Thursday, June 19, 2014

Houston We Have A Go (D-2)


"There are two kinds of people, those who finish what they start and so on." - Robert Byrne

Elise has finished the "conditioning" phase of the stem cell transplant process and is ready for the "transplant" part of the process on Friday. Two different courses of chemotherapy drugs and then a couple session of total body irradiation are behind her.

The total body irradiation was done in two parts. The first one had to be precisely targeted to avoid damaging her lungs. Even after all the setup on two different pretreatment sessions, on treatment day this took a bunch of set up and adjustment by the technicians and a verification check by the Radiation Oncologist. It made me feel a little more comfortable that they were being very cautious.

The technicians were great. They were playful with Elise and helped to keep her calm. It's sort of unnerving because they put you in this huge cavernous room with the machine, then tape you to the table so you don't move, and then everyone walks out and leaves you there alone. The technicians let her pick out the music she listened to during the treatment and they made a good game of how she was torturing them with the Frozen soundtrack ("Not Frozen! We have to hear that all the time.
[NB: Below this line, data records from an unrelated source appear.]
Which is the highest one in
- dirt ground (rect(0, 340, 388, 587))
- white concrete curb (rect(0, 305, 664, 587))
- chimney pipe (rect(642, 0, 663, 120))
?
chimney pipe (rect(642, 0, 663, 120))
Oh you're torturing us!")

Elise walked in and out of both sessions, which was a good sign although she seemed pretty tired after the second one. Her tiredness/crankiness peaked when the nurse told her she needed another IV of the anti-nausea med. She was pretty irritable and I think she wanted a bath to get all the marks off, and the IV prevented that. The anti-nausea drugs must have helped because Elise never felt nausea. That was a huge relief - nausea is the worst.

After a few rounds of crying the nurse made her real happy by telling Elise that there were no more IVs planned for the day. And then she said they'd let Elise sleep through the night (they'd been waking her for vital checks every 4 hours). That made Elise happy and left the day's events on a positive note with her.

The pediatrics PA dropped by in the afternoon and said everything was looking good so far. She said that Elise's conditioning had been "textbook" meaning there had been no unplanned excursion had been necessary (I guess they often are).
So next is a "rest day", meaning no treatment rather than "resting". She'll get an echocardiogram and then be wired up for a 24-hour Holter monitoring of her heart. These tests mirror ones she went through before the chemo. One of the chemo agents (Campath) has been associated with causing heart issues in rare cases so they want to make sure it hasn't done that in Elise.

On Friday Elise will get the infusion of the donor's stem cells. It's a big day but they say its pretty anticlimactic because its basically just another IV. But it's a huge step on the road to a cure!

BTW - all those marks on Elise's skin in the photo are the targeting indexes for the total body irradiation she underwent.